41

Innsbruck, 20 septembre 1914

À l’attention du comte Franz von Waldberg,

Monsieur,

Je doute que vous vous souveniez de moi puisque vous ne m’avez aperçue que deux fois, à vos fiançailles et à votre somptueux mariage. Néanmoins, Hanna vous a parlé de moi en vous racontant ses jeunes années. Vraisemblablement, vous ne me connaissez pas sous mon patronyme réel, Margaret Pitz, devenue Margaret Bernstein, mais plutôt sous le sobriquet de Gretchen, vu que Hanna, si affective, ne m’a jamais nommée autrement. De dix ans son aînée, je la considère comme ma petite sœur, quoique aucune communauté de sang n’existe entre nous. Le hasard nous mit en présence lors de notre enfance ; l’affection élargit vite ce lien aux dimensions d’une vie.

Je ne sais comment votre cœur recevra mes mots tant Hanna s’est comportée étrangement avec vous. À sa décharge, elle a toujours tout fait avec intensité, chérir, détester, embrasser, rejeter, apprendre, oublier ; elle ignorait la modération, sa seule ligne de conduite étant l’enthousiasme. Aussi passait-elle par des états souvent contradictoires, telle son attitude à votre égard, vous qu’elle a idolâtré puis voué aux gémonies.

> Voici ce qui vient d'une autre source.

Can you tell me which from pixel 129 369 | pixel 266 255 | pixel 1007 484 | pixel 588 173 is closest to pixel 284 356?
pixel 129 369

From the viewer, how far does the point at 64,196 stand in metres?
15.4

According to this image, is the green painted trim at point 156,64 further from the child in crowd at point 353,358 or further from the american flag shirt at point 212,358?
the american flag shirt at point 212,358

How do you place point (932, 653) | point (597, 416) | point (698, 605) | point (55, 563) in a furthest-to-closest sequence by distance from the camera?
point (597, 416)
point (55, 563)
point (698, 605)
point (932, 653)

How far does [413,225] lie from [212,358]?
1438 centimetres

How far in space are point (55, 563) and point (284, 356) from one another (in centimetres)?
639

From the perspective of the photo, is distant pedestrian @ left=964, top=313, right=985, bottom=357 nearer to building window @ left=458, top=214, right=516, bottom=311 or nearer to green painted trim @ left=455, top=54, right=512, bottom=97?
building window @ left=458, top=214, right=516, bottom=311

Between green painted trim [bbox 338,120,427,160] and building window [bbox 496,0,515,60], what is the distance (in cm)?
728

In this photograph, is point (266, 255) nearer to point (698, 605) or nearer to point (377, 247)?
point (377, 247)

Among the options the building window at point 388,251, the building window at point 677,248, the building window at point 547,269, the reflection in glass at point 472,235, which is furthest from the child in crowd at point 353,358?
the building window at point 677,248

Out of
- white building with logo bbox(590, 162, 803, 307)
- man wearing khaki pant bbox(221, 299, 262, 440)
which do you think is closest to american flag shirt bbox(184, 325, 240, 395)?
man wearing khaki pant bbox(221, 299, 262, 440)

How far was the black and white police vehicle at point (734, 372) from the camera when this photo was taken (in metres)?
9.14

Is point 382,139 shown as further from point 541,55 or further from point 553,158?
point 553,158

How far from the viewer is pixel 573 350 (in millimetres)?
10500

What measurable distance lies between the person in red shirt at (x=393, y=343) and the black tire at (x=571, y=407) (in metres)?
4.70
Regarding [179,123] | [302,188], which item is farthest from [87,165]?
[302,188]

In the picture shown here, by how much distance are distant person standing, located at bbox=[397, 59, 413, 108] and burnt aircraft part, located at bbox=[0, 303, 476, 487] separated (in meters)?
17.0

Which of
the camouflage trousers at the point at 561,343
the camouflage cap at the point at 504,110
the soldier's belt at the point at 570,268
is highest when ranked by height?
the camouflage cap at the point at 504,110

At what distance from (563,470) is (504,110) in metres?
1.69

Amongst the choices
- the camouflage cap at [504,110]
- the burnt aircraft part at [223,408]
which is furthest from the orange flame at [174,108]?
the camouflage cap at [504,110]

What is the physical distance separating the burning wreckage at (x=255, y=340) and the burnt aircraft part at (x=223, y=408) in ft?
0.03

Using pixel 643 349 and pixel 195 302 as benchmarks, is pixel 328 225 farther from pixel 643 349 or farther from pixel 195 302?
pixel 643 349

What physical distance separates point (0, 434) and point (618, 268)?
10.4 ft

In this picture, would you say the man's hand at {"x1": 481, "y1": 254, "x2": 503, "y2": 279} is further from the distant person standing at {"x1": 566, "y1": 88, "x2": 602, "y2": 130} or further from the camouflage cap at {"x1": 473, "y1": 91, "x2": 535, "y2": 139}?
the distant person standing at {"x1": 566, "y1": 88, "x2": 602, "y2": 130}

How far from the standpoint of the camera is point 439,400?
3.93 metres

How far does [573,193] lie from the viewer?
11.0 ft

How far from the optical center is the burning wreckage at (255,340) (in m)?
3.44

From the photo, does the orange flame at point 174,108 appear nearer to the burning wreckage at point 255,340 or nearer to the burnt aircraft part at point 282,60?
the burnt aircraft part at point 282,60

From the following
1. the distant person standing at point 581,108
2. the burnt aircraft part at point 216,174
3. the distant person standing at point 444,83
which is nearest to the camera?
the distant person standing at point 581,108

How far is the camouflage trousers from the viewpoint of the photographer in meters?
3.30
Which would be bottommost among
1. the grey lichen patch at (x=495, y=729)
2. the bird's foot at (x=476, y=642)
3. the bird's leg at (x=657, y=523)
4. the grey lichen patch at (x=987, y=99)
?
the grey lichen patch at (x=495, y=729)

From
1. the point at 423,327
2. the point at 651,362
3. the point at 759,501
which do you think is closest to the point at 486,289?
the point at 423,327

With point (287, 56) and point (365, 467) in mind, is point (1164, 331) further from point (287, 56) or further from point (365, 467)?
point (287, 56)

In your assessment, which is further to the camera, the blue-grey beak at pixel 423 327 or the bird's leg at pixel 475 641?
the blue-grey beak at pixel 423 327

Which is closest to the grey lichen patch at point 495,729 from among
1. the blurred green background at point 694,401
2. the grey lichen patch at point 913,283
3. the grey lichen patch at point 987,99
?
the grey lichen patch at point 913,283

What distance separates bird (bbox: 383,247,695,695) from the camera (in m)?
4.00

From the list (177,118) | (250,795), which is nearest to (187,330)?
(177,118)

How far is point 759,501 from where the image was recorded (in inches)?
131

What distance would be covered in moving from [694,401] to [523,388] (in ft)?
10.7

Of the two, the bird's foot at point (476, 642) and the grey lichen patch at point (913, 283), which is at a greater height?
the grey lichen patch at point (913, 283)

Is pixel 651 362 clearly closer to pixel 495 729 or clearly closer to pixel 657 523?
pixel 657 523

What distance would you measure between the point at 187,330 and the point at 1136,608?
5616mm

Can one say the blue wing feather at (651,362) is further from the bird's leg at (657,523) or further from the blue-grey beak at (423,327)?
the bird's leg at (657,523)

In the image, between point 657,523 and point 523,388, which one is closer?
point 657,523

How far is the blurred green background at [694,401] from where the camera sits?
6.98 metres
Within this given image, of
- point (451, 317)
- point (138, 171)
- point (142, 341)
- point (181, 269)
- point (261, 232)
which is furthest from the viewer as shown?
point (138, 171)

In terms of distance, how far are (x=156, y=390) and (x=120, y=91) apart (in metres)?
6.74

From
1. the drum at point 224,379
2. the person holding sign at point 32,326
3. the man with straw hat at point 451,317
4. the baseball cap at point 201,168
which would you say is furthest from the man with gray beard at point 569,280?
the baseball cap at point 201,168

Quel homme ma lettre touchera-t-elle ? La lirez-vous jusqu’au bout ? La détruirez-vous avant que je n’arrive à l’essentiel ? Je ne l’imagine pas… Selon les courriers qu’elle m’envoya après vos noces, je me suis forgé de vous l’image d’un individu attentif, miséricordieux. Peut-être – à raison – la haïssez-vous sincèrement aujourd’hui, mais je suis consciente qu’autrefois vous l’avez sincèrement aimée.

Hanna a continué à m’écrire, sauf pendant la période où elle voulait isoler sa nouvelle vie de l’ancienne ; votre mariage en a souffert, notre relation également.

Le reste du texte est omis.